Department Marketing
Autonomy level Autonomous
Building blocks Agent, MCP, Skill
Problem The competitive intelligence report takes 4 hours every Monday — manually checking competitor websites, noting changes, comparing positioning, and formatting a summary for the team
Solution A scheduled agent runs every Sunday night: checks competitor sites via MCP, compares against the previous week's snapshot, generates a structured delta report using a content skill, and posts the summary to the team Slack channel
Department Sales
Autonomy level Autonomous
Building blocks Agent, MCP, Skill
Problem New leads sit in the CRM with minimal information — reps spend the first 15 minutes of every outreach sequence manually researching the company and contact before they can personalize their approach
Solution A triggered agent fires when a new lead enters the CRM: researches the company and contact via web search and LinkedIn, scores the lead against ideal customer criteria, and populates CRM fields with enriched data — so reps start every outreach with full context
Department Finance
Autonomy level Autonomous
Building blocks Agent, MCP, Skill
Problem Monthly board reporting requires pulling data from four systems, formatting it into the approved template, calculating variances, and writing commentary — the same process every month with different numbers
Solution A monthly agent pulls data from accounting, CRM, HR, and product analytics via MCP, populates the board report template, calculates period-over-period variances, drafts commentary on significant changes, and places the draft report in the CFO's review folder

Common Mistakes

Automating before the process is proven.

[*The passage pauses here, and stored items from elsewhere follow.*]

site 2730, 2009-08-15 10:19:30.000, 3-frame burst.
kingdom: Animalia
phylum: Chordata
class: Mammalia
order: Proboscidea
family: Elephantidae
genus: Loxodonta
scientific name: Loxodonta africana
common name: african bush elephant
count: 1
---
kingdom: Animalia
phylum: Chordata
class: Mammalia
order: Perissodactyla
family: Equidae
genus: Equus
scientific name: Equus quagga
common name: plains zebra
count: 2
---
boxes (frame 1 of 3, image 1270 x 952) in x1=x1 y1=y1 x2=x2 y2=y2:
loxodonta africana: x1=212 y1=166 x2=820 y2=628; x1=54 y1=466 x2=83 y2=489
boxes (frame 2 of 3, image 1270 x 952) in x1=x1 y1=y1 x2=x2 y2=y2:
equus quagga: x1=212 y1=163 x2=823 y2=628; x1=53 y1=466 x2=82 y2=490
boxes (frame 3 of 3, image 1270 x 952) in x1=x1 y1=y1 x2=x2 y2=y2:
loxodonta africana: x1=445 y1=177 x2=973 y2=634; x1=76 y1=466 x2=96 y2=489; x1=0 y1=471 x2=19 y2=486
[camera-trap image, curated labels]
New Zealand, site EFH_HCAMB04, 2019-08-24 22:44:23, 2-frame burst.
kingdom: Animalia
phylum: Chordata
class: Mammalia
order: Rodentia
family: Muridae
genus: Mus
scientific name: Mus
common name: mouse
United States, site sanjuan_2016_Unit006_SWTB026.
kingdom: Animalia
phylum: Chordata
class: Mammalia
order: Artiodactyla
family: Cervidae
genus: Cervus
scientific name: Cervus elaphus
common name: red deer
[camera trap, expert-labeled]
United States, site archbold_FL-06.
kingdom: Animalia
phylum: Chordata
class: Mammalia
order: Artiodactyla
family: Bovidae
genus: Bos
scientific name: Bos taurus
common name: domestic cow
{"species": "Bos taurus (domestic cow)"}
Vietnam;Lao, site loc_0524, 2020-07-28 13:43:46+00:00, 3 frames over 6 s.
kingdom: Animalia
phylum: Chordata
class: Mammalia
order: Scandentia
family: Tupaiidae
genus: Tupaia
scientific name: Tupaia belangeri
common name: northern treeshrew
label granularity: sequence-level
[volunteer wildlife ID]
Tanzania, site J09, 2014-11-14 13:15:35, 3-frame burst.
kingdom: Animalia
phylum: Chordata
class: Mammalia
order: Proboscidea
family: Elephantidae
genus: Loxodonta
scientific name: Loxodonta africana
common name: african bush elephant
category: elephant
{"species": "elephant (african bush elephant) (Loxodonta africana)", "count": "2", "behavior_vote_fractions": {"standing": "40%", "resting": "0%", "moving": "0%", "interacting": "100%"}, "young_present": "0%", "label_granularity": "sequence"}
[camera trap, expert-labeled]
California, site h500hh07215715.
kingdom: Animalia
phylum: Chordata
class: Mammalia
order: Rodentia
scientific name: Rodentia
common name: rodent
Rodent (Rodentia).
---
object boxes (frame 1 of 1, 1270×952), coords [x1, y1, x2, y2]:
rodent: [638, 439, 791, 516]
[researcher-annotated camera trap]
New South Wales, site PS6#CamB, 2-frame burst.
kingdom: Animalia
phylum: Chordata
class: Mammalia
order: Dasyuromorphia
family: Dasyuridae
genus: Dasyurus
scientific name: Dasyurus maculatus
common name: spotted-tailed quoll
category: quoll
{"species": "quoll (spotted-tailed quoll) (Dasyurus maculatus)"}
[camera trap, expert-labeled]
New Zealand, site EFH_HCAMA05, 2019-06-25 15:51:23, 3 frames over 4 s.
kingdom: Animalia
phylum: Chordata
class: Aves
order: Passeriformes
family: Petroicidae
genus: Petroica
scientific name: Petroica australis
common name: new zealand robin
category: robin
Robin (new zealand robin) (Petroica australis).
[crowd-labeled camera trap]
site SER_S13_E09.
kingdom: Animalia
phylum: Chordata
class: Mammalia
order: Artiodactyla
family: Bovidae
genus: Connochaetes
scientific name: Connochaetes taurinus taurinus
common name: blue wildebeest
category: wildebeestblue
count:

Automate workflows that you've run manually at least several times and are confident work correctly. Automating an untested process just means you'll produce bad output faster and more consistently.

No monitoring or alerting. Automated workflows fail silently. Build in logging, periodic output review, and alerting for failures or anomalous results. The worst automation failures are the ones nobody notices for weeks.

Over-automating judgment calls. Automation works best for structured, predictable tasks. If a workflow step requires nuanced judgment (should we respond to this complaint? is this data anomaly real or a reporting error?), keep a human in the loop — even if that means the workflow pauses for review at that step.